* **Text shown**
Bureaucracy: Legalism versus Integrity

canadapassport

I discovered a great deal about identity today.

I went to the passport office to renew my Canadian passport.

I was treated very politely and given the necessary form.

I filled it out accurately and completely. Went to the passport officer and presented form, new photos and current passport. She opens the passport and looks at the photo page and says, “This passport is invalid.”

I reply, “I worked in the United States for one year using that passport, the TN1 visa is still inside.”

She says, “You didn’t sign the passport. It’s invalid.”

I think to myself, “I could take the passport outside, sign it and come back in.  In fact, I could take the passport and sign it right in front of her.  There was never a requirement for a witness; it could have been signed by anyone. This policy is retarded.”

She asks me for additional identification. I don’t have a driver’s license because I sold my car and decided I would use public transit. I offer my Social Insurance Card, but the signature has been rubbed off. I offer my birth certificate, but it has no signature. I offer my provincial health card, but it has no signature. I offer my credit card, my debit card and my library card.  I consider my Movie Village card because the signature is laminated.

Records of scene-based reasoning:
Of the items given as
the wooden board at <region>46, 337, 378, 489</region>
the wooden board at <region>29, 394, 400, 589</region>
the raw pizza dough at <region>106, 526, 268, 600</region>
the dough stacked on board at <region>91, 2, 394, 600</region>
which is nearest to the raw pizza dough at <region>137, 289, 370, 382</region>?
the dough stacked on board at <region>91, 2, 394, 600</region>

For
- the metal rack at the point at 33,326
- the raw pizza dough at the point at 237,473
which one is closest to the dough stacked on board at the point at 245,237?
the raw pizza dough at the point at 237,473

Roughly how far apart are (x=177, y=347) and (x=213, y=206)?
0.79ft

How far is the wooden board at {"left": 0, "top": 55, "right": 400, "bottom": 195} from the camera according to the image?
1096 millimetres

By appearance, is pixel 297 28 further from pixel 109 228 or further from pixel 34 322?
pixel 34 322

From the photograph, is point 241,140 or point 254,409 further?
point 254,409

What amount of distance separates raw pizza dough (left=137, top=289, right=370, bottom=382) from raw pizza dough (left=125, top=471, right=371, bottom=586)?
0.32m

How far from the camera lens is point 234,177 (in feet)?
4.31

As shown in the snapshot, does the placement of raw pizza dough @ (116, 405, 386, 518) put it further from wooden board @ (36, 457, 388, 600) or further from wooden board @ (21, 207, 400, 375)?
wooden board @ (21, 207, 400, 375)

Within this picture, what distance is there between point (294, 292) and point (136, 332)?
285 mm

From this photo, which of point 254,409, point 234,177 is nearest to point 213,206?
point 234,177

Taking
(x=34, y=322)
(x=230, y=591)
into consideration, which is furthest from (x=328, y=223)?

* **What is needed**
Answer these questions using the passport office account:
1. Besides the form, what did the writer hand to the passport officer?
2. What reason did the officer give for calling the passport invalid?
3. Why does the writer have no driver's license?

* **Full solution**
1. New photos and the current passport.
2. The writer hadn't signed the passport.
3. The writer sold the car and decided to use public transit.